Die vorstehenden Feststellungen bedeuteten, daß der Beschwerdeführer zwar über einen längeren Zeitraum ein Restwasser abgegeben, jedoch die bescheidgemäße Verpflichtung zur projektgemäßen Betreibung der Anlage nicht eingehalten habe. Diesbezüglich sei die Menge des beobachteten Restwassers bedeutungslos, weil, wenn schon der G-Bach selbst nicht jene Wassermenge führe, die als Restwassermenge vorgesehen sei, das gesamte vorhandene Wasser in die Ausleitungsstrecke abzugeben sei. Dieser Verpflichtung sei der Beschwerdeführer nicht nachgekommen, weswegen der strafbare Tatbestand (der im übrigen ein Dauerdelikt darstelle) eindeutig erwiesen sei.

Die Übertretung am 29. Dezember 1988 sei verjährt (§ 31 Abs. 3 VStG), weswegen diesbezüglich die Einstellung zu verfügen und das Strafausmaß um diesen Teil zu reduzieren gewesen sei.

Eine erneute Überprüfung zu Beginn 1992 habe gezeigt, daß zwar etwas mehr Restwasser (ca. 150 l/sec) abgegeben und das Kraftwerk auch bei Niedrigwasser betrieben werde, jedoch obige Verpflichtung immer noch nicht eingehalten werde.

Der Beschwerdeführer hätte zudem seit 1989 Gelegenheit gehabt, einen entsprechend begründeten Restwassermengen-Änderungsantrag bei der Landesnaturschutzbehörde einzubringen, um die Restwassermengen den wahrscheinlich im Winter nicht gegebenen Abflußverhältnissen anzupassen.
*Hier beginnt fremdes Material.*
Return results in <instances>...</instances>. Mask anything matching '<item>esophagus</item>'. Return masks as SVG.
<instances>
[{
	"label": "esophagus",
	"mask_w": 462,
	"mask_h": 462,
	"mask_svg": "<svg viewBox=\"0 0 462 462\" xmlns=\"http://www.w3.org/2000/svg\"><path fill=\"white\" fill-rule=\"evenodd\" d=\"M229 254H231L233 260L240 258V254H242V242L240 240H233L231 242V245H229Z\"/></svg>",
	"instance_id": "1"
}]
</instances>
Da ein solcher nicht eingebracht worden sei, habe das bewilligte Projekt samt den darin vorgesehenen Restwassermengen nach wie vor Gültigkeit.

Zur Strafe sei auszuführen, daß diese gerechtfertigt erscheine, weil der strafbare Tatbestand über einen längeren Zeitraum hinweg vorgelegen sei.

Abschließend dürfe empfohlen werden, umgehend einen begründeten Antrag auf Abänderung der Restwassermengen sowohl bei der Landesnaturschutzbehörde als auch bei der Wasserrechtsbehörde einzubringen.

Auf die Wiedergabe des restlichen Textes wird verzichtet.